### [The task]
Reproduce the entries below verbatim, line for line, with no changes to wording, spacing, or punctuation.

### [Task data]
┌────────

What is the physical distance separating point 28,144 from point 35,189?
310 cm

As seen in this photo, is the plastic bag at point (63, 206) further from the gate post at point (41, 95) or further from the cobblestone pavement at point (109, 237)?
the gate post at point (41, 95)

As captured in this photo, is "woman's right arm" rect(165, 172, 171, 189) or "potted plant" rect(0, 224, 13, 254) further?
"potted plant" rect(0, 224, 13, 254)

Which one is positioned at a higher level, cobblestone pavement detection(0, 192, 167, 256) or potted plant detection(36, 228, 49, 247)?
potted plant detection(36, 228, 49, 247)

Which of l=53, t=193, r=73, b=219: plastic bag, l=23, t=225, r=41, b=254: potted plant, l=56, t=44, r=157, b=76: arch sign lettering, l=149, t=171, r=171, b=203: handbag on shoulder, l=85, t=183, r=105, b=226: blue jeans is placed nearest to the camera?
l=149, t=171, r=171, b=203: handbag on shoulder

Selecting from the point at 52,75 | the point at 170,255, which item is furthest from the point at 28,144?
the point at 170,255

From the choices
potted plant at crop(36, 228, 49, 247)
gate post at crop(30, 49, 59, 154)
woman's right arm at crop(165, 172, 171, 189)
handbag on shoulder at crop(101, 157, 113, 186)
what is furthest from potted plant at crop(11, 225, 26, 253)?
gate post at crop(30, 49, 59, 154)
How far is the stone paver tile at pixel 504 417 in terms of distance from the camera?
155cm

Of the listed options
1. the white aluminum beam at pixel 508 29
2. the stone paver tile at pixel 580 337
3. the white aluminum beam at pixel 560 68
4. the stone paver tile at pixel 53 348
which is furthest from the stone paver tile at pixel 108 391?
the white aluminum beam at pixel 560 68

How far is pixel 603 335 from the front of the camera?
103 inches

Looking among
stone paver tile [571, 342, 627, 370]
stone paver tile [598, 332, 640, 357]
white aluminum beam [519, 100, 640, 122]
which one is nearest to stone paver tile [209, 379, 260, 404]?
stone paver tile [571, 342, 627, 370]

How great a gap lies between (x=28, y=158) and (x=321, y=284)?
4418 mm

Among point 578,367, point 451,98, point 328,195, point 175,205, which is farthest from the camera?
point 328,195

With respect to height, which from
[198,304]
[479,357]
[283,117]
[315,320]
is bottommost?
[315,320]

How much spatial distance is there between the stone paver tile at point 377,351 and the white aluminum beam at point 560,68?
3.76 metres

└────────

### [Full response]
What is the physical distance separating point 28,144 from point 35,189?
310 cm

As seen in this photo, is the plastic bag at point (63, 206) further from the gate post at point (41, 95) or further from the cobblestone pavement at point (109, 237)?
the gate post at point (41, 95)

As captured in this photo, is "woman's right arm" rect(165, 172, 171, 189) or "potted plant" rect(0, 224, 13, 254) further?
"potted plant" rect(0, 224, 13, 254)

Which one is positioned at a higher level, cobblestone pavement detection(0, 192, 167, 256) or potted plant detection(36, 228, 49, 247)?
potted plant detection(36, 228, 49, 247)

Which of l=53, t=193, r=73, b=219: plastic bag, l=23, t=225, r=41, b=254: potted plant, l=56, t=44, r=157, b=76: arch sign lettering, l=149, t=171, r=171, b=203: handbag on shoulder, l=85, t=183, r=105, b=226: blue jeans is placed nearest to the camera?
l=149, t=171, r=171, b=203: handbag on shoulder

Selecting from the point at 52,75 | the point at 170,255, which item is furthest from the point at 28,144?
the point at 170,255

From the choices
potted plant at crop(36, 228, 49, 247)
gate post at crop(30, 49, 59, 154)
woman's right arm at crop(165, 172, 171, 189)
handbag on shoulder at crop(101, 157, 113, 186)
what is furthest from potted plant at crop(11, 225, 26, 253)?
gate post at crop(30, 49, 59, 154)
How far is the stone paver tile at pixel 504 417 in terms of distance from the camera?
155cm

Of the listed options
1. the white aluminum beam at pixel 508 29
2. the stone paver tile at pixel 580 337
3. the white aluminum beam at pixel 560 68
4. the stone paver tile at pixel 53 348
which is furthest from the stone paver tile at pixel 108 391?
the white aluminum beam at pixel 560 68

How far is pixel 603 335 from the front of the camera?
103 inches

Looking among
stone paver tile [571, 342, 627, 370]
stone paver tile [598, 332, 640, 357]
white aluminum beam [519, 100, 640, 122]
which one is nearest to stone paver tile [209, 379, 260, 404]?
stone paver tile [571, 342, 627, 370]

How great a gap lies between (x=28, y=158) and (x=321, y=284)?
4418 mm

Among point 578,367, point 451,98, point 328,195, point 175,205, which is farthest from the camera?
point 328,195

With respect to height, which from
[198,304]
[479,357]
[283,117]
[315,320]
is bottommost?
[315,320]

How much spatial distance is there between the stone paver tile at point 377,351 and the white aluminum beam at point 560,68?
3.76 metres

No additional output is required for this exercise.